LeetCode Q 991 - Broken Calculator
On a broken calculator that has a number showing on its display, we can perform two operations:
Double: Multiply the number on the display by 2, or;
Decrement: Subtract 1 from the number on the display.
Initially, the calculator is displaying the number X.
Return the minimum number of operations needed to display the number Y.
Example 1: Input: X = 2, Y = 3 ; Output: 2
Explanation: Use double operation and then decrement operation {2 -> 4 -> 3}.
Example 2: Input: X = 5, Y = 8 ; Output: 2
Explanation: Use decrement and then double {5 -> 4 -> 8}.
Example 3: Input: X = 3, Y = 10 ; Output: 3
Explanation: Use double, decrement and double {3 -> 6 -> 5 -> 10}.
Example 4: Input: X = 1024, Y = 1 ; Output: 1023
Explanation: Use decrement operations 1023 times.
Note:
- 1 <= X <= 10^9
- 1 <= Y <= 10^9
Solution
Intuition
Instead of multiplying by 2 or subtracting 1 from X, we could divide by 2 (when Y is even) or add 1 to Y.
The motivation for this is that it turns out we always greedily divide by 2:
- If say Y is even, then if we perform 2 additions and one division, we could instead perform one division and one addition for less operations [(Y+2) / 2 vs Y/2 + 1].
- If say Y is odd, then if we perform 3 additions and one division, we could instead perform 1 addition, 1 division, and 1 addition for less operations [(Y+3) / 2 vs (Y+1) / 2 + 1].
Algorithm
While Y is larger than X, add 1 if it is odd, else divide by 2. After, we need to do X - Y additions to reach X.
Code:
public int brokenCalc(int X, int Y) {
int res = 0;
while (Y > X) {
Y = Y % 2 == 0 ? Y / 2 : Y + 1;
res++;
}
return res + X - Y;
}

§ Short exercise A: The broken calculator problem gives four examples. List the X and Y input values of each one.

§ Material supplied:
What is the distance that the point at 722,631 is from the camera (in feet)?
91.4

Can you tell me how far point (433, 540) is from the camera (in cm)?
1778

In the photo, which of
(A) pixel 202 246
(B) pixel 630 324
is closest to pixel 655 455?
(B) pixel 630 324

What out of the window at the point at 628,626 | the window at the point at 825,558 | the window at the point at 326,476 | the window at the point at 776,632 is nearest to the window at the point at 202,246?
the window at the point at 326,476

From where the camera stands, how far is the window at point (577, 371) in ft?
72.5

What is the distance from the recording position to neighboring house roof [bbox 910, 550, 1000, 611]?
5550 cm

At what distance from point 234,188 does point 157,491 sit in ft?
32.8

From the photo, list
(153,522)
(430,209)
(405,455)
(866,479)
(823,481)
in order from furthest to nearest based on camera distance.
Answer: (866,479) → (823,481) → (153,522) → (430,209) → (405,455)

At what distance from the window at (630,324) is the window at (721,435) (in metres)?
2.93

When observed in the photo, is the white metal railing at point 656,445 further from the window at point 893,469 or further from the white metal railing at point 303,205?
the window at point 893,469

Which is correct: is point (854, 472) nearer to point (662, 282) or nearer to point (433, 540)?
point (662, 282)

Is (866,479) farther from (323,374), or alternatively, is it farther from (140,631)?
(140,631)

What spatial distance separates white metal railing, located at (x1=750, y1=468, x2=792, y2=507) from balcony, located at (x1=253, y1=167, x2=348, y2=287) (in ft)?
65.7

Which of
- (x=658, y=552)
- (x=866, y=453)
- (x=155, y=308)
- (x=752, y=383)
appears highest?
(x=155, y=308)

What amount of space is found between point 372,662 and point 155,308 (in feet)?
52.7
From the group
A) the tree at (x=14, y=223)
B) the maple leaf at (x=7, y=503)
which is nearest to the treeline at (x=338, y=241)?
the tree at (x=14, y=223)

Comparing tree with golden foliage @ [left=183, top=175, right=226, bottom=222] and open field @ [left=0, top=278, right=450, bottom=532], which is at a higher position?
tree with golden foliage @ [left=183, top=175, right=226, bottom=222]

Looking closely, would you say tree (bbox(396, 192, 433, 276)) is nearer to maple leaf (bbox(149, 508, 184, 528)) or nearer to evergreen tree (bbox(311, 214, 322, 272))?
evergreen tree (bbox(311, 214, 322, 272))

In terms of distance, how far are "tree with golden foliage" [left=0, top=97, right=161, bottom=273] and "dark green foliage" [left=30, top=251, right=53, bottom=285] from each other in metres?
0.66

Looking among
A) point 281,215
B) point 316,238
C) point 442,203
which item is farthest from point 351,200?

§ Short exercise B: Among the rows, take the part that opens with the line containing "At what distance from point" and closes with the line containing "Answer: (866,479) →". Rewrite only that part with "furthest" changed to "farthest".

§ Right answer A:
X = 2, Y = 3
X = 5, Y = 8
X = 3, Y = 10
X = 1024, Y = 1

§ Right answer B:
At what distance from point 234,188 does point 157,491 sit in ft?
32.8

From the photo, list
(153,522)
(430,209)
(405,455)
(866,479)
(823,481)
in order from farthest to nearest based on camera distance.
Answer: (866,479) → (823,481) → (153,522) → (430,209) → (405,455)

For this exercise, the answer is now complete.